- [What the task asks] Using the entries below, copy exactly each line from the line with "Nikon 1 J5 tělo, stříbrná" up to and including the line with "Just before sunrise", with every picture left out.

- [Information supplied]
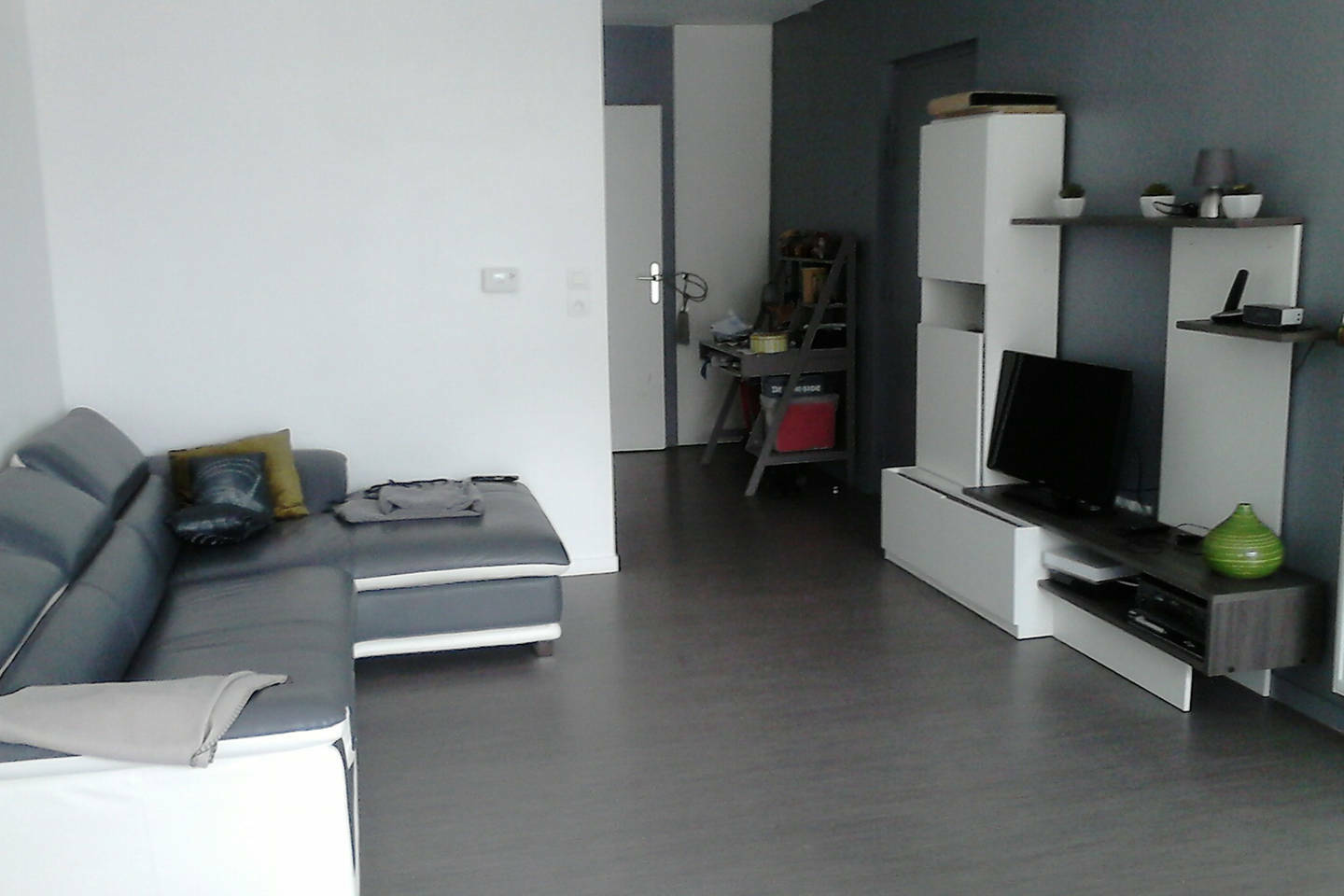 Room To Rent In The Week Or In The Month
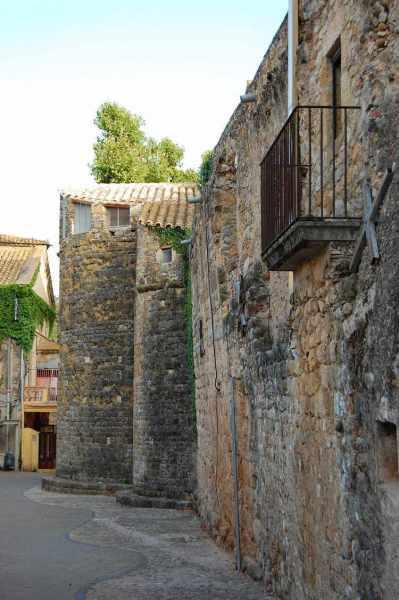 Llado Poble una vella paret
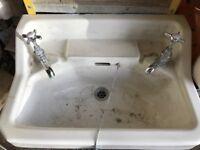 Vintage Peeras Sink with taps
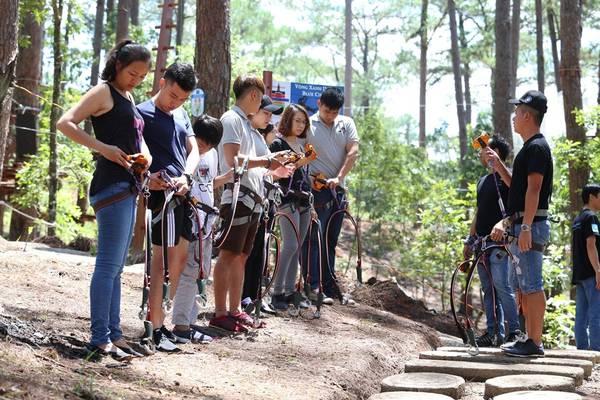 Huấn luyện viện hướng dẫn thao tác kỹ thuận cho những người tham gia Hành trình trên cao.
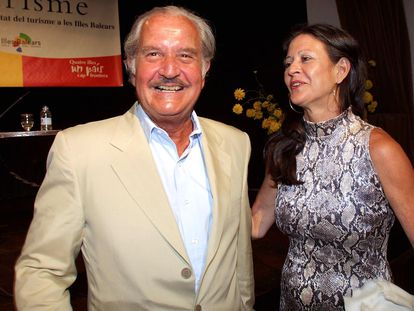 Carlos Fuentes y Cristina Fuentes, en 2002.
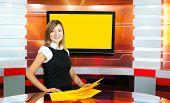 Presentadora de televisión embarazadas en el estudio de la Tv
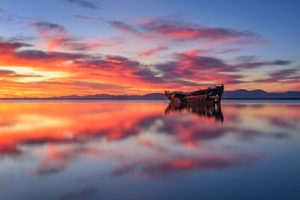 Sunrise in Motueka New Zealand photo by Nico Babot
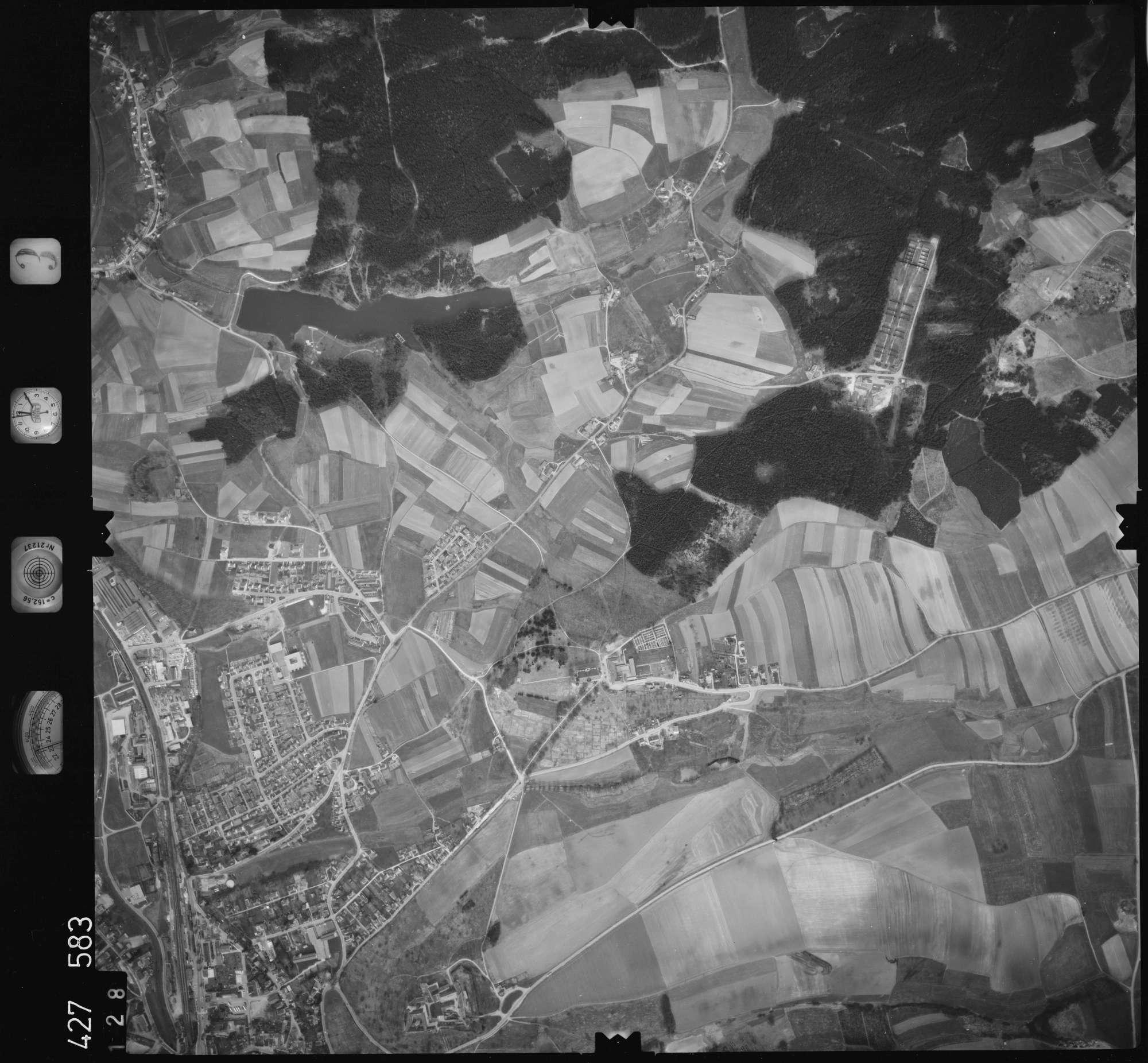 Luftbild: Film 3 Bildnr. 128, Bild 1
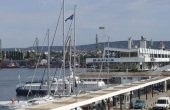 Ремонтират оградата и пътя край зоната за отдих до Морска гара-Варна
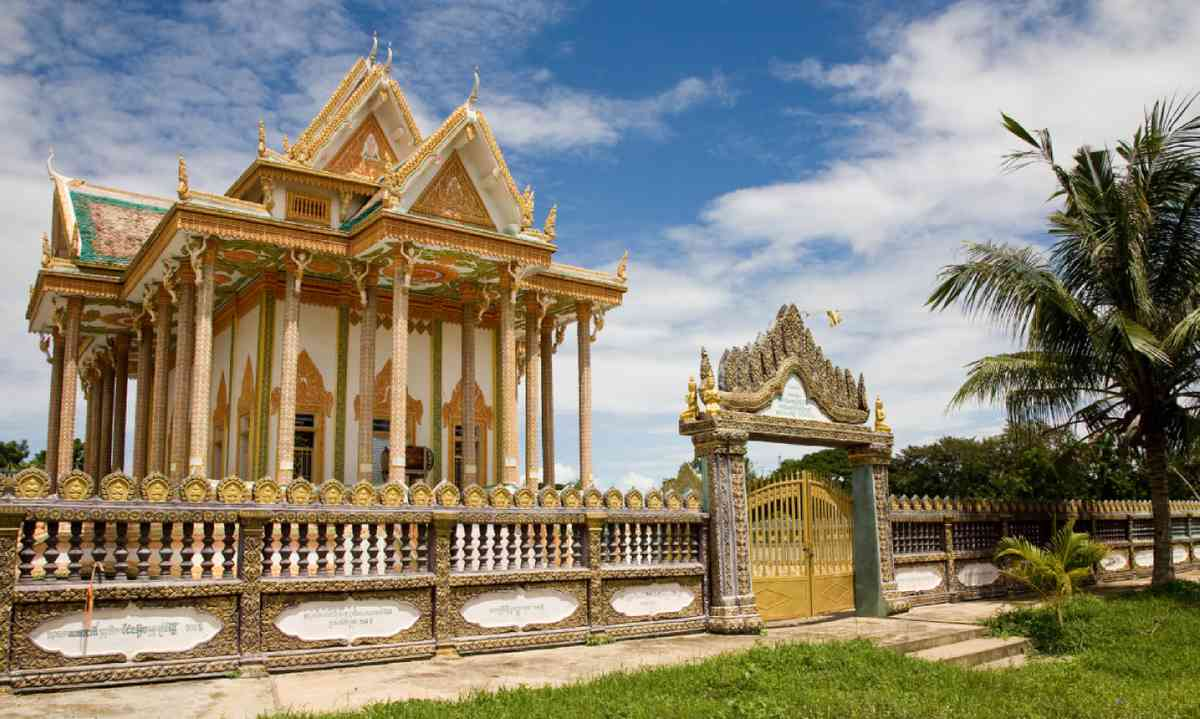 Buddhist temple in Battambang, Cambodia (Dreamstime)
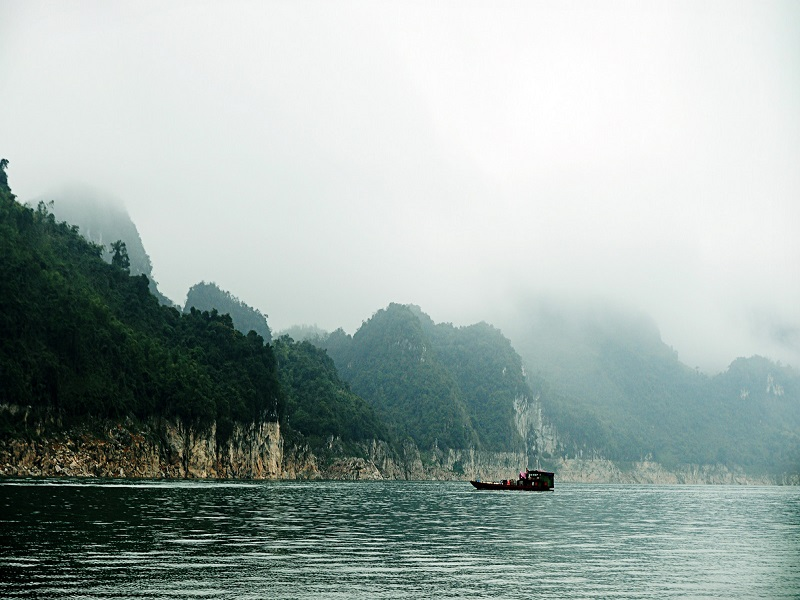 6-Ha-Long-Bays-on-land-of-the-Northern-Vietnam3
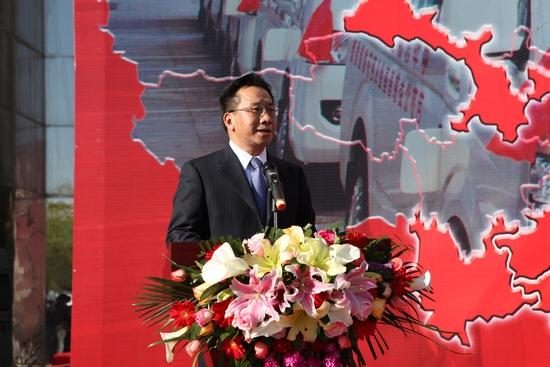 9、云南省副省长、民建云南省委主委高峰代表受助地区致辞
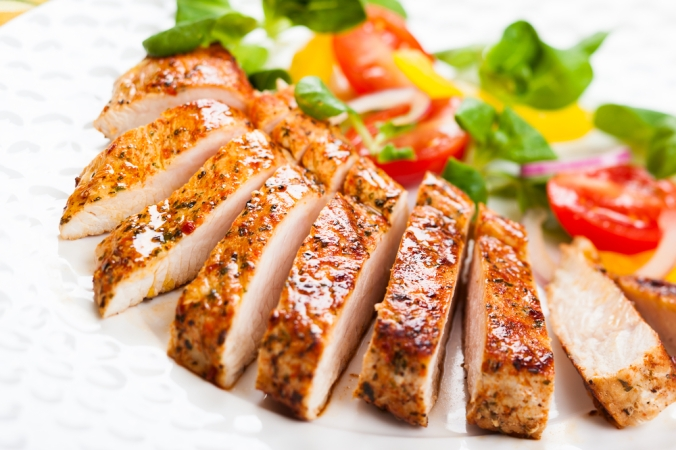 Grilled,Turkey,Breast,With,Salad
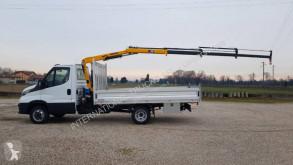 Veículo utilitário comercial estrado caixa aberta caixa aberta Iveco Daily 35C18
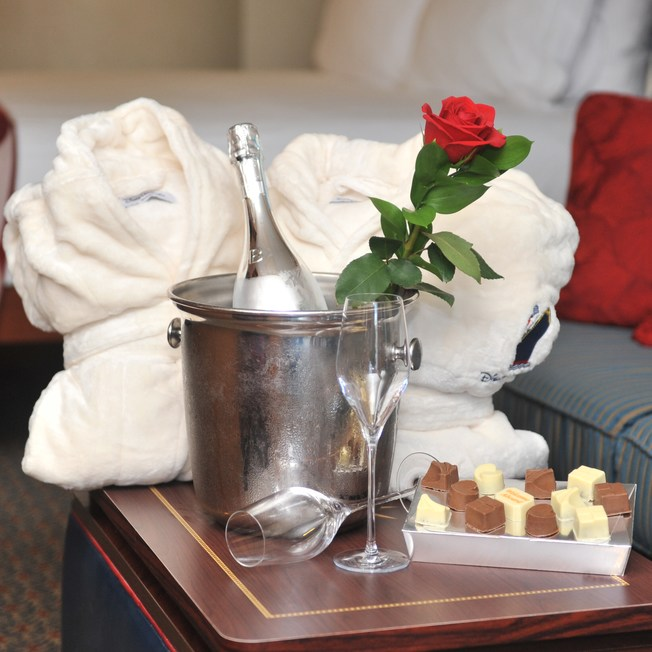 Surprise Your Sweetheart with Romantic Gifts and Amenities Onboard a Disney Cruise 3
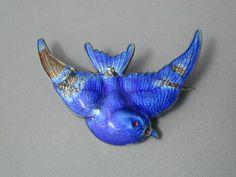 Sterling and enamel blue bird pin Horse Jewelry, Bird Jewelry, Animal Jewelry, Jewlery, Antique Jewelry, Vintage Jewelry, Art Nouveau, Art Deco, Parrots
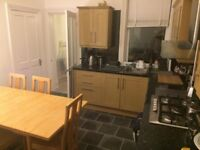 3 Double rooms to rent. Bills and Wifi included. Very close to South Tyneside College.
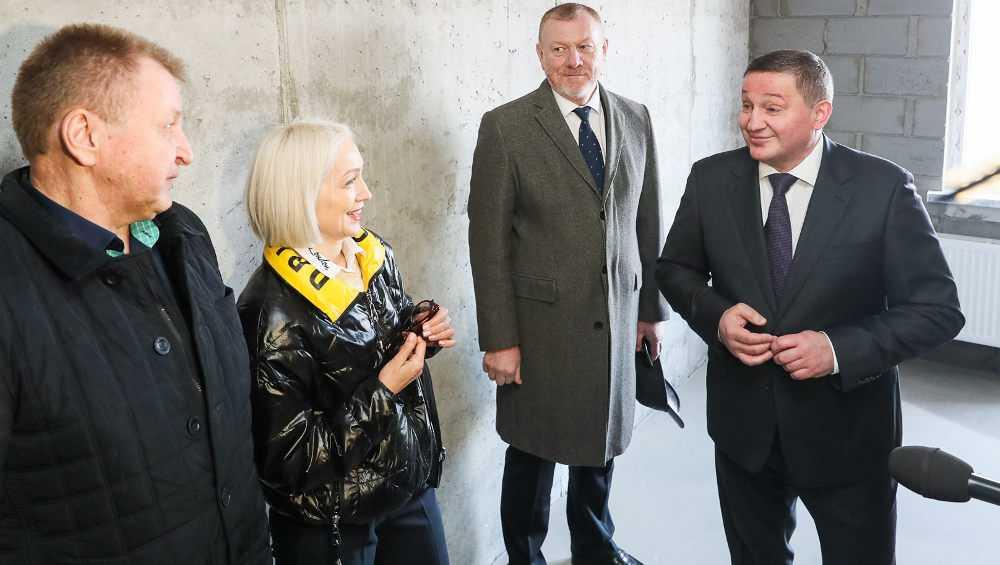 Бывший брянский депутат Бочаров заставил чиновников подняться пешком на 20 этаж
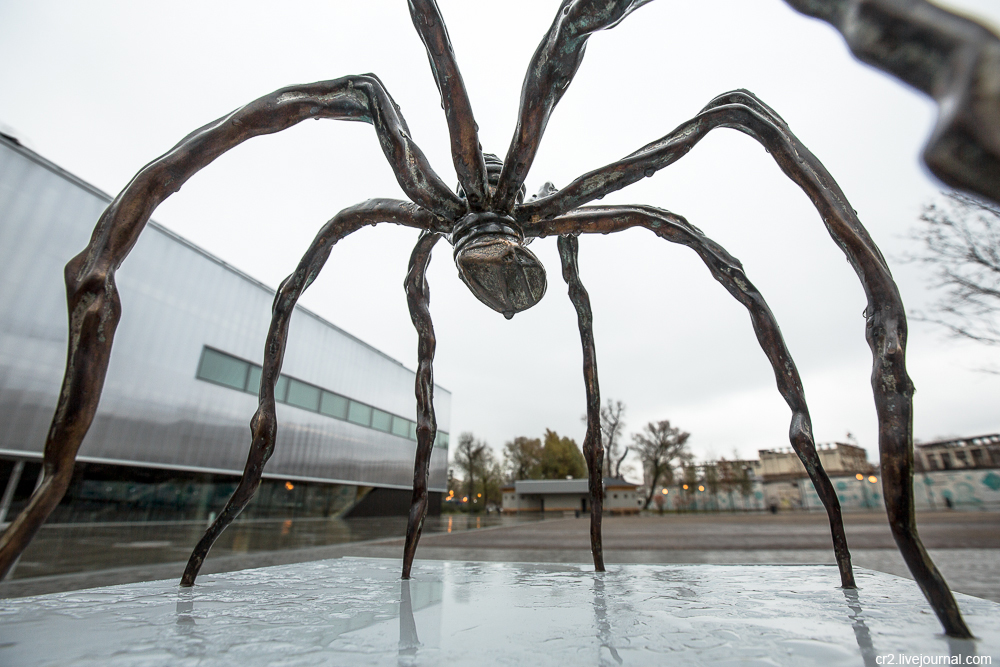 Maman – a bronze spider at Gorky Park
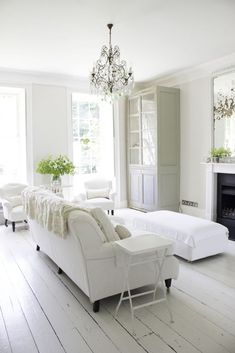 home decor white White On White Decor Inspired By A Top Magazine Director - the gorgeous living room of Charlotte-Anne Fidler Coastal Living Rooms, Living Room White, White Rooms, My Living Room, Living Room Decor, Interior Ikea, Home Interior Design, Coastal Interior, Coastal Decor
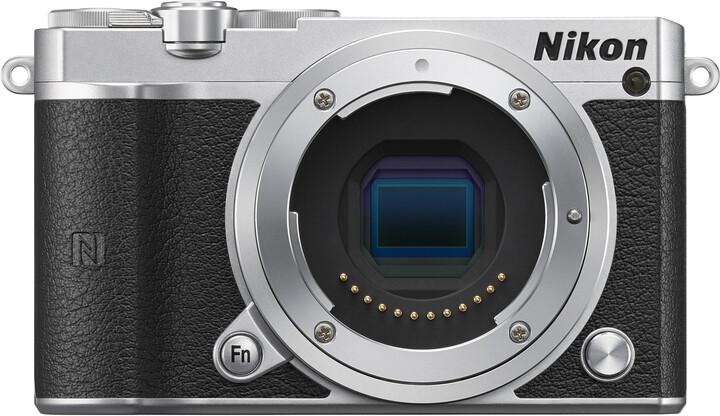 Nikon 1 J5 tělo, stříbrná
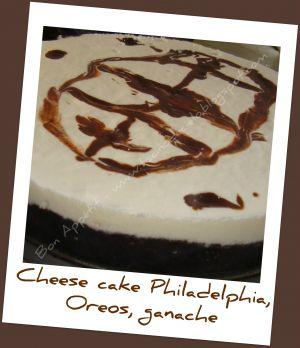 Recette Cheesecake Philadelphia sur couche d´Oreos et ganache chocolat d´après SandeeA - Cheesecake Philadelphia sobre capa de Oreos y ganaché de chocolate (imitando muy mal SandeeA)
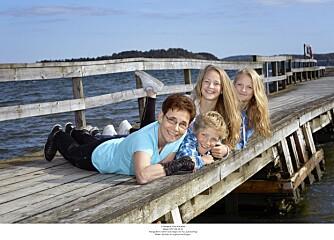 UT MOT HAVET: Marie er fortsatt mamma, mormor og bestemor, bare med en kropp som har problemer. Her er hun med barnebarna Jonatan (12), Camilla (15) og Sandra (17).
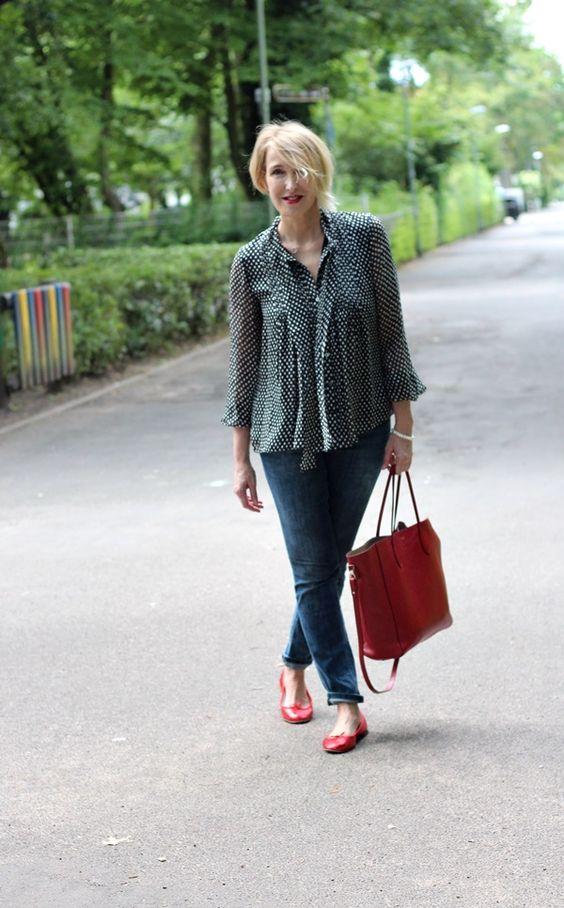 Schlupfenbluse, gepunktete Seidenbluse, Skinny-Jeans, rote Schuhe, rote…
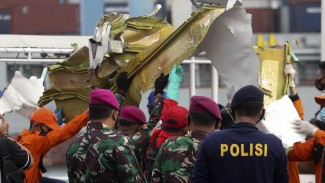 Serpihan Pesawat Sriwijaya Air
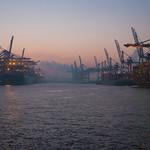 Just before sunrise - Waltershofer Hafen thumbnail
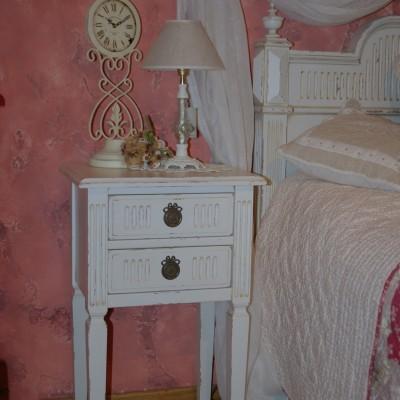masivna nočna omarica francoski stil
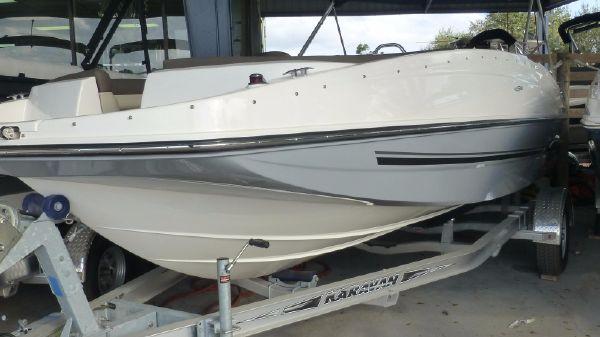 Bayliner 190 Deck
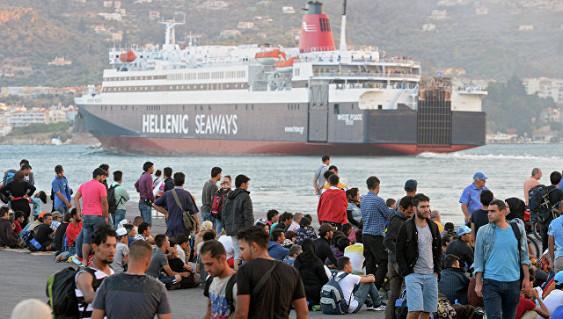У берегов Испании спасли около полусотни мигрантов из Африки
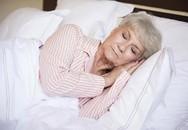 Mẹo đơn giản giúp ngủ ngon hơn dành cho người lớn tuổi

- [Written solution]
 Nikon 1 J5 tělo, stříbrná
 Recette Cheesecake Philadelphia sur couche d´Oreos et ganache chocolat d´après SandeeA - Cheesecake Philadelphia sobre capa de Oreos y ganaché de chocolate (imitando muy mal SandeeA)
 UT MOT HAVET: Marie er fortsatt mamma, mormor og bestemor, bare med en kropp som har problemer. Her er hun med barnebarna Jonatan (12), Camilla (15) og Sandra (17).
 Schlupfenbluse, gepunktete Seidenbluse, Skinny-Jeans, rote Schuhe, rote…
 Serpihan Pesawat Sriwijaya Air
 Just before sunrise - Waltershofer Hafen thumbnail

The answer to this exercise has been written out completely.